Posted on: euronews | April 27th, 2019
When Spain goes to the polls on Sunday it will be one of the tightest election in decades. It will also be the third general election in four years.
No single party is expected to gain a majority which means the main five parties have a real chance of sharing power in the next government – and on Friday their political leaders told their supporters to prepare for power.
For once this election is not being dominated by Spain’s unemployment problem but by Catalonia and the rise of the far right.
They’re the anti-immigrant Vox party whose support base lies in the southern region of Andalucia where most migrants enter Spain.
For now, they don’t even have a seat in the national parliament, but in a few days, they could be part of the next government.
Left-wing Prime Minister Pedro Sanchez says he’s scared that the right wing, led by Pablo Casados’s People’s party, will be able to form a winning coalition with the Vox party.
If it comes together such a coalition would be part of a broader far-right movement that has already entered government in some European countries, notably Italy.
“No one gave Trump any chance of becoming president and he is. No one thought (far-right Jair) Bolsonaro would become president of Brazil, and he has,” Sanchez told a crowd of around 3,000 in the working class Madrid suburb of Vallecas.
The polls indicate that Sanchez might only survive if he joins forces with Catalonia’s small nationalist parties.
During the election campaign, the right accused Sanchez of being a traitor as he steadfastly refused to discuss Catalonia.

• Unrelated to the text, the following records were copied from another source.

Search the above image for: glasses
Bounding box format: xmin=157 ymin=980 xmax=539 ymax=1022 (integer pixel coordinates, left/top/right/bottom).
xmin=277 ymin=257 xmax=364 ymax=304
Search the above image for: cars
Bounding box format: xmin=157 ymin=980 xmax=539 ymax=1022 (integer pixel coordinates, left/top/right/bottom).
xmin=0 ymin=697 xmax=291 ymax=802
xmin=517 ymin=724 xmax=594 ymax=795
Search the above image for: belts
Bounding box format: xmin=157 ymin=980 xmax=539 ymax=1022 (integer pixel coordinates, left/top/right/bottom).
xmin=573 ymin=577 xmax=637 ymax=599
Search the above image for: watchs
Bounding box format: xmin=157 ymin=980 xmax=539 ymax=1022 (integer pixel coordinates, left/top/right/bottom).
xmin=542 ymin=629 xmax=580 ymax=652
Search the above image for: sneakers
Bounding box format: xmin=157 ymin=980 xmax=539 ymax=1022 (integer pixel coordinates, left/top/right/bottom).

Under the most optimistic scenario for the left, Sanchez could stay on as leader of the euro zone’s fourth-largest economy with just the Podemos party as an ally.
Official opinion polls ended on Monday, with up to four in ten voters still undecided.
Since then, informal soundings by media organisations suggest voters’ intentions may have shifted, with Vox the possible beneficiary.
That has raised the prospect of the rightist coalition, which would also include centre-right Ciudadanos, winning enough votes to form a majority — although many view a deadlocked parliament and fresh elections as the likeliest option.